SpaceX booster B1067 flew its 35th mission on June 8, according to Spaceflight Now's live coverage, passing its official accounting useful life by ten flights and approaching its engineered 40-flight ceiling. Liftoff from Space Launch Complex 40 at Cape Canaveral Space Force Station came at 6:13:50 a.m. Eastern time, loading 29 Starlink satellites into a constellation that now exceeds 10,500 spacecraft. The flight set a commercial spaceflight record. It also confirmed something that SpaceX's own financial disclosures treat as a theoretical future, rather than present fact: reusable boosters have become the unremarkable engine of the company's launch cadence.
The company engineers its boosters to fly up to 40 times, according to its pre-IPO SEC prospectus. The company also caps its accounting useful life at 25 flights per booster. That discrepancy is not an oversight. It is a window into how SpaceX is presenting itself to public-market investors weeks before the offering.

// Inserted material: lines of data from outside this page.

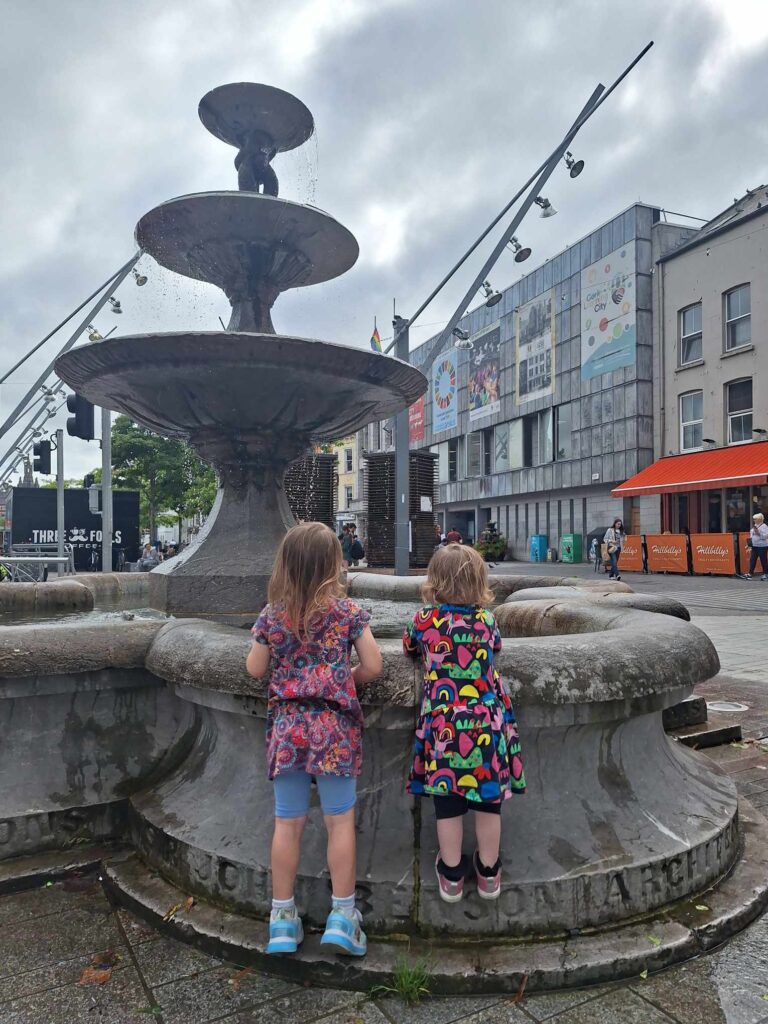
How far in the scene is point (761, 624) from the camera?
33.7 feet

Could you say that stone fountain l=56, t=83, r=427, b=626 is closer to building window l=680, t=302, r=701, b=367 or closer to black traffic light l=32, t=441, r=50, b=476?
black traffic light l=32, t=441, r=50, b=476

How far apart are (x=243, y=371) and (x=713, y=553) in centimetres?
1931

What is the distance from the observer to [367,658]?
7.13 feet

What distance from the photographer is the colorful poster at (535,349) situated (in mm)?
33719

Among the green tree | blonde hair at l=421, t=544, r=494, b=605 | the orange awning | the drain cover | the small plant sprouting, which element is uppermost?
the green tree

The prospectus cites two reasons for the lower accounting ceiling. SpaceX expects the Starship vehicle, once operational, to absorb demand currently served by Falcon 9, reducing the useful life each booster is likely to achieve. And government contracts governing certain missions restrict the company from using a booster that has flown more than five times on those specific flights. Both explanations are rational. But B1067 has now flown 35 times, and seven boosters in the active fleet have passed the 25-flight accounting threshold, according to Spaceflight Now's live coverage. The operational reality has outrun the legal and financial one.
The numbers in the filing capture how dependent SpaceX has become on reuse. Of 165 Falcon 9 launches in 2025, only eight used a booster making its first flight, according to the SEC prospectus. The remaining 157 flights were reused boosters. That scale is the business model. The Starlink constellation, which provides a substantial and growing portion of SpaceX revenue, depends entirely on this fleet of flown, reflowed, and flown-again hardware.

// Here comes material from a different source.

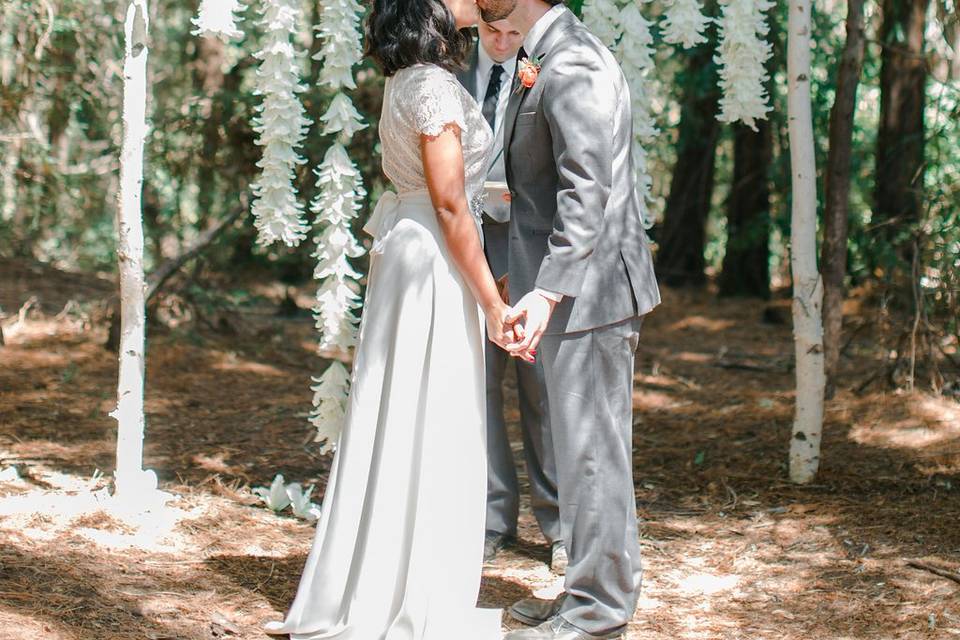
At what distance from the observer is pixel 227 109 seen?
609cm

The prospectus frames the 25-flight cap as a business judgment about the Falcon 9 program's eventual wind-down. But B1067's trajectory suggests the engineering ceiling, at 40 flights, may be the more durable constraint, and the company has not yet found a reason to stop flying a booster simply because its accounting ledger says the asset is depleted.

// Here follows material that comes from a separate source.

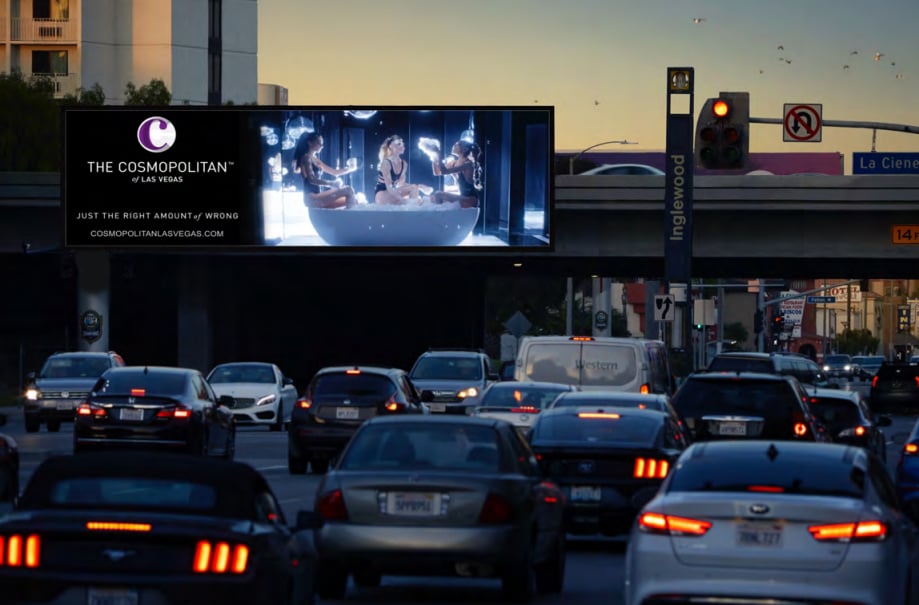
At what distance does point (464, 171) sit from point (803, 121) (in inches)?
820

The gap between what SpaceX has proven it can do and what its financial disclosures say about reuse is the question the IPO will not easily answer. In an industry built on the expendable rocket model, the company has quietly made reuse ordinary. The June 12 offering will require public investors to decide whether that operational fact is worth the valuation, even if the accounting fiction that surrounds it has not yet caught up.